## Assigned task 1
For the hooded merganser text, decide whether each statement agrees with it: (a) the hooded merganser was met on Blenkinsop Lake in Saanich, B.C.; (b) hooded mergansers share incubation duties with mallard females; (c) a dump nest can end up with dozens of eggs from many layers. Answer yes or no for each, quoting the words of the text that settle it.
## Assigned task 2
Please write out the part of the hooded merganser text that starts at the words "Exhibit A: females" and stops after the words "in the pool.", with no changes.

## Extracted text
[Start of section]

How many times have I seen these ducks without bothering to learn more?
Well, I have rectified that situation. After meeting this hooded merganser on Blenkinsop Lake in Saanich, B.C. I dove into my Birder's Handbook to read that this dramatically crowned creature does some pretty interesting things.
Exhibit A: females will lay eggs in each other's nests and this can result in a dump nest with dozens of eggs from many layers. Considering the high cost of raising young, this is a pretty good strategy as long as you're not the female sitting on the dump nest. Don't try this at home, ladies, no one's going to sit on your kids for you while you paddle around in the pool.
Exhibit B: Hooded mergansers will share incubation duties with wood ducks or golden eye females in a little bit of inter-species co-operation. Well, that's more like human moms who will do another harried parent a favour regardless of how little else they may have in common.

[End of section]

## Dataset extract

[Start of section]

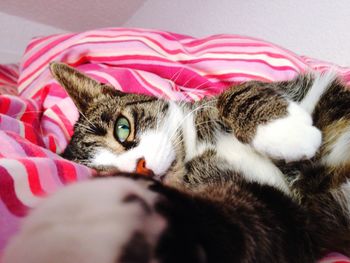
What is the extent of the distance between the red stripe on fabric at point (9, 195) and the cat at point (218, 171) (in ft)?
0.47

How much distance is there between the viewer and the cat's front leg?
0.66 m

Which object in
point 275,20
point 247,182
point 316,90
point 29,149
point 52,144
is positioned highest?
point 275,20

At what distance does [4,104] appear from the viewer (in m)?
1.13

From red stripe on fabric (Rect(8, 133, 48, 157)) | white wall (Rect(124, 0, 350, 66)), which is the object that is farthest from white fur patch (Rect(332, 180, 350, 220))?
white wall (Rect(124, 0, 350, 66))

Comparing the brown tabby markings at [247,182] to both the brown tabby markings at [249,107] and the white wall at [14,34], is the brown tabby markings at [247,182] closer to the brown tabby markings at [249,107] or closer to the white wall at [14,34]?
the brown tabby markings at [249,107]

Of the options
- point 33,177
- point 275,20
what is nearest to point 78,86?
point 33,177

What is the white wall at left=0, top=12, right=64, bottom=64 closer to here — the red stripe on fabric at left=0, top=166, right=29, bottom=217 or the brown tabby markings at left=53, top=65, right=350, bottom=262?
the brown tabby markings at left=53, top=65, right=350, bottom=262

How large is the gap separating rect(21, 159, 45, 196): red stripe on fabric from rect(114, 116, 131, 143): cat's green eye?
0.29m

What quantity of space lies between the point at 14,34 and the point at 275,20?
1652mm

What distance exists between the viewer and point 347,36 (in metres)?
1.55

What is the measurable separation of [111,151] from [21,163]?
30 cm

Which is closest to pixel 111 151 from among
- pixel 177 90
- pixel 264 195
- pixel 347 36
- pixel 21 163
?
pixel 21 163

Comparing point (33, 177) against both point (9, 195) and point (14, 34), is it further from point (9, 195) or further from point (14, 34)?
point (14, 34)

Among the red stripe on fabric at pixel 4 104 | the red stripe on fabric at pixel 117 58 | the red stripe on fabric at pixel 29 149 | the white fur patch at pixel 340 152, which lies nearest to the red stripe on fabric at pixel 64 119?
the red stripe on fabric at pixel 4 104
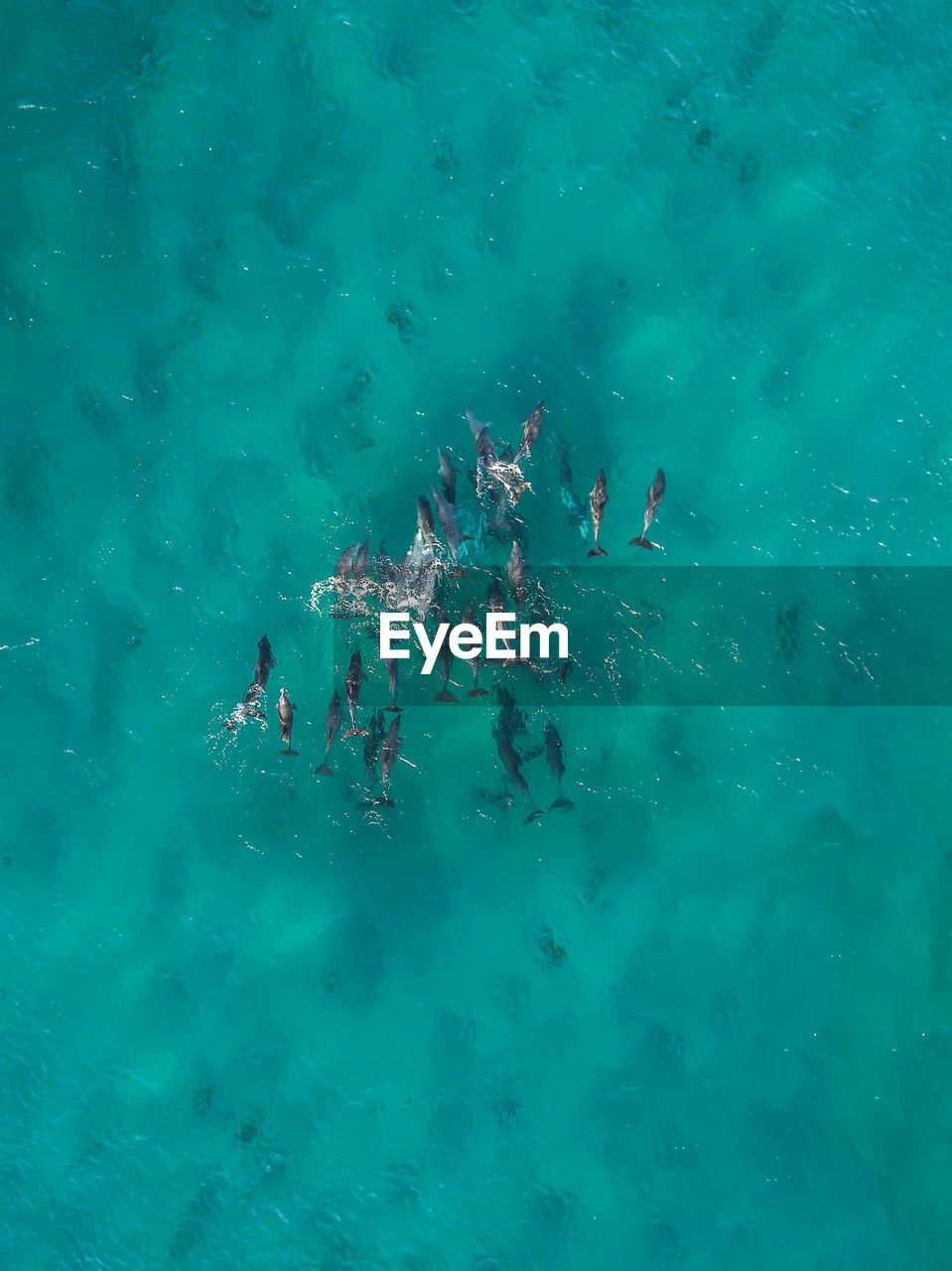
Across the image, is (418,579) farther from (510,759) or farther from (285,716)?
(510,759)

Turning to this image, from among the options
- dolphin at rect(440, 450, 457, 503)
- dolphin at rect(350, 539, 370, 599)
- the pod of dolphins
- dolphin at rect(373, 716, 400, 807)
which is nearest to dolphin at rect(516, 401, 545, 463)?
the pod of dolphins

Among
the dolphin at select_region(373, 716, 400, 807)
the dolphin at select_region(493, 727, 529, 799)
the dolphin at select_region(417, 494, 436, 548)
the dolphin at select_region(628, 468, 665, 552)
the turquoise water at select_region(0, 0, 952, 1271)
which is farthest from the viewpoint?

[End of section]

## Final answer 1
(a) Yes: "After meeting this hooded merganser on Blenkinsop Lake in Saanich, B.C."
(b) No: "Hooded mergansers will share incubation duties with wood ducks or golden eye females"
(c) Yes: "this can result in a dump nest with dozens of eggs from many layers"

## Final answer 2
Exhibit A: females will lay eggs in each other's nests and this can result in a dump nest with dozens of eggs from many layers. Considering the high cost of raising young, this is a pretty good strategy as long as you're not the female sitting on the dump nest. Don't try this at home, ladies, no one's going to sit on your kids for you while you paddle around in the pool.